[Bloat] Seen in passing: mention of Valve's networking scheme and RFC 5348

Jesper Louis Andersen jesper.louis.andersen at gmail.com
Tue Apr 3 10:48:21 EDT 2018


On Tue, Apr 3, 2018 at 4:27 PM Michael Welzl <michawe at ifi.uio.no> wrote:

> please, please, people, take a look at the ietf taps (“transport
> services”) working group  :-)
>
>
I tried looking it up. It seems the TAPS WG is about building a consistent
interface to different protocols in order to get a new interface rather
than, say, the bsd socket interface.

But my search turned up several drafts from the WG. Did you have one in
particular in mind?

I think the major reason to implement new protocols inside UDP is mainly
due to a lot of existing devices out there, namely firewalls, NAT systems,
and so on. The internet is extending itself by successive patching of older
standards, rather than a replacement of older standards.
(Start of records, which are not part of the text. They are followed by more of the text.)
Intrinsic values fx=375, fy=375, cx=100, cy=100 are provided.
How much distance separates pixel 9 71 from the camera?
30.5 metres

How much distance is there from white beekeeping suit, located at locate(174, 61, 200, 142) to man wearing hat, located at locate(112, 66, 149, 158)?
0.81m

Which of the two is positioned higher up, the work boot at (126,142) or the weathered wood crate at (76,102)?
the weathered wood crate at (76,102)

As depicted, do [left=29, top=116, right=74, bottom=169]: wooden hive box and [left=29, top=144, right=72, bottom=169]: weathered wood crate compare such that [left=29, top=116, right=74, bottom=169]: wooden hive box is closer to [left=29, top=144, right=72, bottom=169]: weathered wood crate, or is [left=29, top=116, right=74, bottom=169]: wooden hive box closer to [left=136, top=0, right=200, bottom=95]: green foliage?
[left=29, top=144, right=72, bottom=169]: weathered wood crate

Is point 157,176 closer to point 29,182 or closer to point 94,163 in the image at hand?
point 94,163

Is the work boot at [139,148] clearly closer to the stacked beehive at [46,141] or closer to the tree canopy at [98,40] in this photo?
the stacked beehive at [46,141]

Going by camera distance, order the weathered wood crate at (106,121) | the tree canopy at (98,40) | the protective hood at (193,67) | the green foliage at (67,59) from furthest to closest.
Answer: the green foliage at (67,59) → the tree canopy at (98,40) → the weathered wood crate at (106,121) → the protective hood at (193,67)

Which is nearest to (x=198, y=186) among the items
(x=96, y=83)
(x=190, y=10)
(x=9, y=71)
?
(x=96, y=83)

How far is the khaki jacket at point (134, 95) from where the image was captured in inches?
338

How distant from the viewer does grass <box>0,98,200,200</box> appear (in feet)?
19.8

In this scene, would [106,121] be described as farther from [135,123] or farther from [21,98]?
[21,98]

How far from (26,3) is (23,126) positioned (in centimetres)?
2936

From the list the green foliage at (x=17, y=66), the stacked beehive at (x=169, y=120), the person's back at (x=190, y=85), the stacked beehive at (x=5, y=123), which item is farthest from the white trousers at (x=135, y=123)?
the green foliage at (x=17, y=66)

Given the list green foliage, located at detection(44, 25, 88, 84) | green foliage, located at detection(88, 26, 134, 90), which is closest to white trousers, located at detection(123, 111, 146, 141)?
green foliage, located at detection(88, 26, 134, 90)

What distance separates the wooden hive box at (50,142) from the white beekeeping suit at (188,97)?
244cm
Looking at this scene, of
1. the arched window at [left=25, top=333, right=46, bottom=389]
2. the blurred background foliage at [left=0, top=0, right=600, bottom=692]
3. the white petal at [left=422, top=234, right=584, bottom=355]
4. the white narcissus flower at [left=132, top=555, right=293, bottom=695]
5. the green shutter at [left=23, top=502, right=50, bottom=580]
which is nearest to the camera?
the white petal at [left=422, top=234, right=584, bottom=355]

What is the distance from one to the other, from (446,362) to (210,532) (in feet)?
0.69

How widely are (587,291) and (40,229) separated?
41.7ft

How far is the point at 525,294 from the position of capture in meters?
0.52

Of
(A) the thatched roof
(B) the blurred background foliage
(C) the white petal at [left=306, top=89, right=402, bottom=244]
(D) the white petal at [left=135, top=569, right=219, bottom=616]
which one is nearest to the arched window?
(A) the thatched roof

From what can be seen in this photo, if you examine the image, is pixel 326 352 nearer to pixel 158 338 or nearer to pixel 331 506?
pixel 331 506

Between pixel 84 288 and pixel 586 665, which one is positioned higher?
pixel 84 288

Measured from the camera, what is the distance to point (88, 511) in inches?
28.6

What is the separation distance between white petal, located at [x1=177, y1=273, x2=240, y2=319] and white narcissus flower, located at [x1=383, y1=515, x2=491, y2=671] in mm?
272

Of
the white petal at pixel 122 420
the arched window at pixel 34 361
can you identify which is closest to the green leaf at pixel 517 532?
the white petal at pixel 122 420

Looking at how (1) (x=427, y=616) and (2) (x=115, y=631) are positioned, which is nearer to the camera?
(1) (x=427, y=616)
I do note that
this is how biological systems tend to work as well, but I have no good
reason as to why that is what happens with internet standards where we in
principle could redesign things. But perhaps already deployed stuff makes
the systems susceptible to iterative patching.

The bufferbloat angle is also pretty clear: CoDel is a brilliant solution
but it requires you to change queues in the network. So it seems people are
trying to patch TCP instead, through something like BBR; again mimicking a
biological system.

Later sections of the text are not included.